Kunkel E J, Chomas J E, Ley K
Department of Biomedical Engineering, University of Virginia School of Medicine, Charlottesville 22908, USA.
Circ Res. 1998;82(1):30-8. doi: 10.1161/01.res.82.1.30.
Leukocyte accumulation during inflammation depends on the concerted action of selectin and integrin adhesion molecules, which promote capture, rolling, and arrest of these cells on activated endothelium. In addition to interacting with endothelial cells, leukocytes can also adhere to already adherent leukocytes through an L-selectin-dependent mechanism. Initiation of adhesion through this mechanism has been called nucleation and leads to characteristic geometric patterns (ie, clusters and strings) of adherent leukocytes in flow chambers. We have used intravital microscopy of tumor necrosis factor-alpha (TNF-alpha)-treated mouse cremaster muscles to quantitatively investigate the potential role of leukocyte-leukocyte adhesion in initiating and maintaining the leukocyte clusters that are commonly observed in inflamed venules. Our data show that in TNF-alpha-treated venules with diameters between 23 and 108 microm, leukocyte adhesion occurs in clusters that are 19 to 50 microm long and 8 to 44 microm wide. They are almost entirely made up of slow-rolling leukocytes. Of all leukocytes recruited into a cluster (100%), the majority enter the cluster rolling along the endothelium and sharply reduce their velocity in the absence (59%) or presence (15%) of other leukocytes in proximity (one cell diameter). Some of the rolling leukocytes (17%) pass through the cluster without reducing their velocity. Recruitment of leukocytes from the free flow regime into a cluster is a rare event and accounts for only 7 (1.2%) of 476 leukocytes arriving in the cluster. However, of the leukocytes captured from the free flow, 6 initiated contact with a slow-rolling leukocyte rather than making direct contact with the endothelium. Our data show that leukocyte-leukocyte interactions can occur in vivo but are not important for cluster formation. This is confirmed by the observation of normal cluster formation in L-selectin-deficient mice, in which leukocyte-leukocyte interactions under flow are abolished. We conclude that leukocyte-mediated nucleation contributes little to leukocyte recruitment during inflammation in vivo. Cluster formation appears to be dominated by areas of endothelium with a higher expression of E-selectin, because cluster formation is greatly reduced in E-selectin-deficient mice.

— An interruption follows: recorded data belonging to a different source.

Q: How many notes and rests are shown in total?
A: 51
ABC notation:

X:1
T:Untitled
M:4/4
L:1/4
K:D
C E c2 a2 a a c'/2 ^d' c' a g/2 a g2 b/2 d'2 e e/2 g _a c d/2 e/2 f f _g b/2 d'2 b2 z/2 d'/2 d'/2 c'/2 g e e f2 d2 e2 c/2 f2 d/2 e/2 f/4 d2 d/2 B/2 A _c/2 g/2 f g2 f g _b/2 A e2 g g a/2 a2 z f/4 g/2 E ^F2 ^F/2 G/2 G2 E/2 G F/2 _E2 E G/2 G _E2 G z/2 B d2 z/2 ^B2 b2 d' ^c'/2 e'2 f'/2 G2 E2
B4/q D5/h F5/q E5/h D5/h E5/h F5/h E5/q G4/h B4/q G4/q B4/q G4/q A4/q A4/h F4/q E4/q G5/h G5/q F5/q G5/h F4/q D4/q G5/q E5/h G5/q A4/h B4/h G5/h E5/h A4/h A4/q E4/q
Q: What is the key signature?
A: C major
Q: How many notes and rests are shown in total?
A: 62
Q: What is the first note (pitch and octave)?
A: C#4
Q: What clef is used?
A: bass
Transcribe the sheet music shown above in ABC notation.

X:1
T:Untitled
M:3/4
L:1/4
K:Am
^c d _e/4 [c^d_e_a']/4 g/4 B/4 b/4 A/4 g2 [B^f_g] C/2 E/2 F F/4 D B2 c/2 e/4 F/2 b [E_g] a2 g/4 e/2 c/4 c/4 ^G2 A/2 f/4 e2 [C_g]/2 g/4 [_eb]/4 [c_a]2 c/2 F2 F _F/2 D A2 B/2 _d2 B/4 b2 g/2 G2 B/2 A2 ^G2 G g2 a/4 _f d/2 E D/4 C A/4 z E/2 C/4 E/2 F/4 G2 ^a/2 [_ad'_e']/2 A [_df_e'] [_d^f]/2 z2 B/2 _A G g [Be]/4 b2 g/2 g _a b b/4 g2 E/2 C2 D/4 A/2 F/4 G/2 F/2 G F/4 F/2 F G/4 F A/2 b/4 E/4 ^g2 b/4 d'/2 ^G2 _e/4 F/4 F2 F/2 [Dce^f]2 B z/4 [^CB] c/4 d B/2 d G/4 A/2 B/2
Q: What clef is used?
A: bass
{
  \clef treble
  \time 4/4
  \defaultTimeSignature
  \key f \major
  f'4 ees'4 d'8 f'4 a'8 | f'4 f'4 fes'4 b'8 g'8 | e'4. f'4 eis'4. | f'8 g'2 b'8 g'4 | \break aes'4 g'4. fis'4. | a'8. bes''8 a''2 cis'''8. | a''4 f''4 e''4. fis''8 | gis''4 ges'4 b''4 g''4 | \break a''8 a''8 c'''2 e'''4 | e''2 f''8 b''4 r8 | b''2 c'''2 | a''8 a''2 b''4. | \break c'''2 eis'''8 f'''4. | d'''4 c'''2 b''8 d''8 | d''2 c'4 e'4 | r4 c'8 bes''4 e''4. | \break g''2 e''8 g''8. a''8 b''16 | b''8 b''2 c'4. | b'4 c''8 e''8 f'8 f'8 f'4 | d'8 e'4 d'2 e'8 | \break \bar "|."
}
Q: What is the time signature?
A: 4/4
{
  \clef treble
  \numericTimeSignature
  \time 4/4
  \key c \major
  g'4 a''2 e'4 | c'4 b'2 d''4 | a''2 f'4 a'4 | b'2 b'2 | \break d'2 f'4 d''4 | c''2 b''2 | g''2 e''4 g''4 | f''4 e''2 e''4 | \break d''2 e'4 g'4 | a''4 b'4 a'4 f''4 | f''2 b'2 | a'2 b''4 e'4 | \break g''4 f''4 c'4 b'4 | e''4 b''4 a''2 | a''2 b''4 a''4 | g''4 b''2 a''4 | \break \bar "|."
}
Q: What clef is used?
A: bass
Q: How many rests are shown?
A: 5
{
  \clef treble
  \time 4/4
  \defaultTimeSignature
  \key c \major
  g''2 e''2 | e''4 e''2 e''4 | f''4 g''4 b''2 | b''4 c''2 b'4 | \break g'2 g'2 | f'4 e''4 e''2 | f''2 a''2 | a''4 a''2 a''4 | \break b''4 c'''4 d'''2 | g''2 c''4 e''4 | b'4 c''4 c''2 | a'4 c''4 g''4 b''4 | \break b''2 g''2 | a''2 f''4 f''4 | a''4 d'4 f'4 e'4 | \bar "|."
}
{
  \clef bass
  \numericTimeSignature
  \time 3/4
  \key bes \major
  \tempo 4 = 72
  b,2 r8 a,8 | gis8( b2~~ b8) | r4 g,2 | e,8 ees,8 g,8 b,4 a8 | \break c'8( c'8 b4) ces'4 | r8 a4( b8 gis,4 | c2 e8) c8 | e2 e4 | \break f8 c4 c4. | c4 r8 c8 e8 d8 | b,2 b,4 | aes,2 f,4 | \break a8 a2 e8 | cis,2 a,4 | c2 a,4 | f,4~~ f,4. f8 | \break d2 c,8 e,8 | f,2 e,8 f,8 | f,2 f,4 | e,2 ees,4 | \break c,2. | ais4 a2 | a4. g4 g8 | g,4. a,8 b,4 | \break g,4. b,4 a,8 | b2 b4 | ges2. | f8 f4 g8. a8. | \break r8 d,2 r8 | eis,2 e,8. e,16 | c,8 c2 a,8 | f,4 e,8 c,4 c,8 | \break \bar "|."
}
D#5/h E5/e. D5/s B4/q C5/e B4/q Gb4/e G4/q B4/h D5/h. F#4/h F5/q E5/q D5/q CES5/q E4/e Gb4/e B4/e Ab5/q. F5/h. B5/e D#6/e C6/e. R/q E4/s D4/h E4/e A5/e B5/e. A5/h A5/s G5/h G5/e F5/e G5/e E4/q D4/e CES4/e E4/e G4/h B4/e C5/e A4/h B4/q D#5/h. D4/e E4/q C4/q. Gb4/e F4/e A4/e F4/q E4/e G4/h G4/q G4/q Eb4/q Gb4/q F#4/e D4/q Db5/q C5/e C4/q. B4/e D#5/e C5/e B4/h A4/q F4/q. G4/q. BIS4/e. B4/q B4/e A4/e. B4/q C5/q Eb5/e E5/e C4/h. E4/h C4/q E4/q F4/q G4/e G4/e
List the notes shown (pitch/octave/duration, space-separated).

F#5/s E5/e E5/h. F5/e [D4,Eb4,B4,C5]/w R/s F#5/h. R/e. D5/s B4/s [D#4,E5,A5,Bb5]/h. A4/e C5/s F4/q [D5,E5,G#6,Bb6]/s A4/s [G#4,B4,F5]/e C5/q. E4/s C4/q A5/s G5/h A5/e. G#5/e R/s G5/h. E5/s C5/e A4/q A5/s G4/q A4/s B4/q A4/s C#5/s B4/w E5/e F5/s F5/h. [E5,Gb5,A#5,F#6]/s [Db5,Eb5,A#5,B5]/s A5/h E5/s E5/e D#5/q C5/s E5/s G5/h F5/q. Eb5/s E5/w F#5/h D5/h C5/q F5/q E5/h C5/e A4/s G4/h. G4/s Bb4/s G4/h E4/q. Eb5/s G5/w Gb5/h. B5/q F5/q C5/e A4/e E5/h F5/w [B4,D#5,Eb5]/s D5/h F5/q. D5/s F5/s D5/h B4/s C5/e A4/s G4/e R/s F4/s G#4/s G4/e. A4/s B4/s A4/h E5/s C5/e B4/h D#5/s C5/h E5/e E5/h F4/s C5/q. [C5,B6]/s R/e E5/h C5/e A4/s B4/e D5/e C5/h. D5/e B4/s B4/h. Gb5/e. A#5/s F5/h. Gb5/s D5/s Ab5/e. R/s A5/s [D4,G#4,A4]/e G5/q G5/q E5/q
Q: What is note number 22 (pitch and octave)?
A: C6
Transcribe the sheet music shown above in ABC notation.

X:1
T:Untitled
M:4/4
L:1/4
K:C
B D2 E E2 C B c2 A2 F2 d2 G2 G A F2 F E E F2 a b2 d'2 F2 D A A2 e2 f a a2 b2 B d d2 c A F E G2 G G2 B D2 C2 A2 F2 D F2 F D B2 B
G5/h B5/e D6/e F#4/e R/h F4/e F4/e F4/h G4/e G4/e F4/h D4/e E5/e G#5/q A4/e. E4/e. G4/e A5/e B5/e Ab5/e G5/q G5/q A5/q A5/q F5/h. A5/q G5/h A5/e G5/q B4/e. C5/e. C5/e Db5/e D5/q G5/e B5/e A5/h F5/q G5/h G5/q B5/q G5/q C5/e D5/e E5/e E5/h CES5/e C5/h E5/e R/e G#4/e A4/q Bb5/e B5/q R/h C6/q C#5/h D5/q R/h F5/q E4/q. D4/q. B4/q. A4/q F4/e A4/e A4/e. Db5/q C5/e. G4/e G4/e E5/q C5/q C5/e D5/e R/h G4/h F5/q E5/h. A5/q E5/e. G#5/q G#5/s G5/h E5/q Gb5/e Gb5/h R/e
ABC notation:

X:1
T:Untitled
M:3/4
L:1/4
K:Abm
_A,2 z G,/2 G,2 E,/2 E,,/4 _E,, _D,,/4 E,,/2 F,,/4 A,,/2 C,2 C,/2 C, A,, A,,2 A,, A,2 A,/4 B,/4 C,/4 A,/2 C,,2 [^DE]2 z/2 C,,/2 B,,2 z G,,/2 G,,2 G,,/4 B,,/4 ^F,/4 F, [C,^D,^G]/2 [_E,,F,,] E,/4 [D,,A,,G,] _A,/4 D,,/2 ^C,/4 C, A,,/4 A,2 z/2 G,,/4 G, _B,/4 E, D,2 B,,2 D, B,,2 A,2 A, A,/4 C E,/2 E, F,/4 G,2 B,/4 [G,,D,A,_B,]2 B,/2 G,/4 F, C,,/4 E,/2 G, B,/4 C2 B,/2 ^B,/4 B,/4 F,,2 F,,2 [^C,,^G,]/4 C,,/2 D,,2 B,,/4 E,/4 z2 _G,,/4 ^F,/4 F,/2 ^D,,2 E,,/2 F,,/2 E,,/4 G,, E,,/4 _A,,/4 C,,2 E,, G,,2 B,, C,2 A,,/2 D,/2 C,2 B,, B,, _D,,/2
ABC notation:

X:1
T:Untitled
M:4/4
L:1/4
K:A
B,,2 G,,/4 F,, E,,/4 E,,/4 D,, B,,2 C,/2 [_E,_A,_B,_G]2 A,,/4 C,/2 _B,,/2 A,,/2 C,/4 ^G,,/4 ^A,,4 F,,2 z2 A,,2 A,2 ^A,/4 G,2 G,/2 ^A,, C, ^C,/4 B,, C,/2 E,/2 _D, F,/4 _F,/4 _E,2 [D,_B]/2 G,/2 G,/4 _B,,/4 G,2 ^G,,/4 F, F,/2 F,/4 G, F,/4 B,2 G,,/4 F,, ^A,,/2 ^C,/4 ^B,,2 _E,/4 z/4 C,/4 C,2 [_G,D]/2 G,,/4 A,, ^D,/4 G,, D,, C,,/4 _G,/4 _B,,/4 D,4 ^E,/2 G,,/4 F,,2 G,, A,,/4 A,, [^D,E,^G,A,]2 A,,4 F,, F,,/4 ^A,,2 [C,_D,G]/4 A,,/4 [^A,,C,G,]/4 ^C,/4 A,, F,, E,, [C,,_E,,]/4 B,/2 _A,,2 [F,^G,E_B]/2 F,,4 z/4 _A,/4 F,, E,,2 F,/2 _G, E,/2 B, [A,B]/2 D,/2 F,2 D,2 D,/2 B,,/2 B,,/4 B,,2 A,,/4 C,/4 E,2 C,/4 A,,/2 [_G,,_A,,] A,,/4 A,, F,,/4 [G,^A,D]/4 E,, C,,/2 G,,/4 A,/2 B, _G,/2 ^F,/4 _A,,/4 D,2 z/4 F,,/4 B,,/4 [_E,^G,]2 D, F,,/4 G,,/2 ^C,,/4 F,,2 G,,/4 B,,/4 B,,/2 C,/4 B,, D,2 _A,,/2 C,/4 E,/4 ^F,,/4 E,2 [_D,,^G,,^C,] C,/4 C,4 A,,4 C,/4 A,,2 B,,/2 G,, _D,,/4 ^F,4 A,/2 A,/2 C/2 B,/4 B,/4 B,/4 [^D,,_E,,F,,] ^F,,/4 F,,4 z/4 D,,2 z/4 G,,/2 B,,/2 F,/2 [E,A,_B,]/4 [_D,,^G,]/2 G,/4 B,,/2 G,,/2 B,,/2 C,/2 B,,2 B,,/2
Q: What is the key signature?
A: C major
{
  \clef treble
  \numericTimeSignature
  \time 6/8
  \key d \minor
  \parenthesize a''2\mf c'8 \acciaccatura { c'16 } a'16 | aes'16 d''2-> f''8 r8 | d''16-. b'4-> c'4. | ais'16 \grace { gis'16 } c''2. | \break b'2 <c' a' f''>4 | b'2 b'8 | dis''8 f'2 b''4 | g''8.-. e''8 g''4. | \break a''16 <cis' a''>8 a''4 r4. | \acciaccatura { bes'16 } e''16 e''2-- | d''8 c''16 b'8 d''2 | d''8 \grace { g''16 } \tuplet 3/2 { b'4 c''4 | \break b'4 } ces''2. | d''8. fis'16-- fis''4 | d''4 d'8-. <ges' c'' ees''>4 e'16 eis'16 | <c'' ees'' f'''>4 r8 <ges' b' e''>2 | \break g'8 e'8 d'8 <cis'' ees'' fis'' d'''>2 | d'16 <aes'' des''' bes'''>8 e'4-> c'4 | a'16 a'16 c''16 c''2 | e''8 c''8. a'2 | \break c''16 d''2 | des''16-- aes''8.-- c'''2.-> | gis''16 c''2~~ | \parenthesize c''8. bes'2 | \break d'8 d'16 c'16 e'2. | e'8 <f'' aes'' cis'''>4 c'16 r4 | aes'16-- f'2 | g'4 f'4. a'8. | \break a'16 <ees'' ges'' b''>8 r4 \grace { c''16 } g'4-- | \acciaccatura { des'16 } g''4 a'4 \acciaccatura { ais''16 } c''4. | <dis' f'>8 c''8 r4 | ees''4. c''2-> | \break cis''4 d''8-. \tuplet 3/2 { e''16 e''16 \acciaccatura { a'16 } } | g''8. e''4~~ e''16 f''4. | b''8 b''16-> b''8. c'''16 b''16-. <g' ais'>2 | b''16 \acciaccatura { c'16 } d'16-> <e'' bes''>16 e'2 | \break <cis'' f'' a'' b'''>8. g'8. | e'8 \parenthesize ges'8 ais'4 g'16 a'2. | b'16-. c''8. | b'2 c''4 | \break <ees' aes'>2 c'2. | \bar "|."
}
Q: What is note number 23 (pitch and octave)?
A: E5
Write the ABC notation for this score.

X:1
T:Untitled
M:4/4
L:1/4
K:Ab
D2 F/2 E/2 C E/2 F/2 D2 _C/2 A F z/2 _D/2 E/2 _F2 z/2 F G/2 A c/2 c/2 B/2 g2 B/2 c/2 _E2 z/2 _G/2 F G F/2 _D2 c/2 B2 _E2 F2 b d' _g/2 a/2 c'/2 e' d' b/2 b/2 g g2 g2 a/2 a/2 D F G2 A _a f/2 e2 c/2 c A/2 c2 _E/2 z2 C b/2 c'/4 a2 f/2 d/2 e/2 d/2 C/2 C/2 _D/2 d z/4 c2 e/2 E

炎症过程中的白细胞聚集依赖于选择素和整合素黏附分子的协同作用,这些分子促进白细胞在活化内皮细胞上的捕获、滚动和黏附。除了与内皮细胞相互作用外,白细胞还可通过L-选择素依赖机制黏附于已黏附的白细胞。通过这种机制启动的黏附被称为成核作用,并导致流动小室内黏附白细胞出现特征性的几何图案(即簇状和串状)。我们利用肿瘤坏死因子-α(TNF-α)处理的小鼠提睾肌活体显微镜技术,定量研究白细胞-白细胞黏附在启动和维持炎症小静脉中常见的白细胞簇方面的潜在作用。我们的数据显示,在直径为23至108微米的TNF-α处理的小静脉中,白细胞黏附以簇状形式发生,这些簇长19至50微米,宽8至44微米。它们几乎完全由缓慢滚动的白细胞组成。在招募到一个簇中的所有白细胞(100%)中,大多数沿着内皮滚动进入簇中,并且在附近没有其他白细胞(一个细胞直径范围内)时,速度急剧降低(59%),或者在有其他白细胞时,速度也急剧降低(15%)。一些滚动的白细胞(17%)不降低速度就穿过簇。从自由流动状态招募白细胞进入簇是一个罕见事件,在到达簇的476个白细胞中仅占7个(1.2%)。然而,从自由流动中捕获的白细胞中,有6个是与缓慢滚动的白细胞开始接触,而不是直接与内皮接触。我们的数据表明,白细胞-白细胞相互作用可在体内发生,但对簇的形成并不重要。这一点在L-选择素缺陷小鼠中正常簇形成的观察中得到证实,在这种小鼠中,流动状态下的白细胞-白细胞相互作用被消除。我们得出结论,白细胞介导的成核作用在体内炎症过程中对白细胞招募的贡献很小。簇的形成似乎以内皮细胞上E-选择素表达较高的区域为主导,因为在E-选择素缺陷小鼠中,簇的形成大大减少。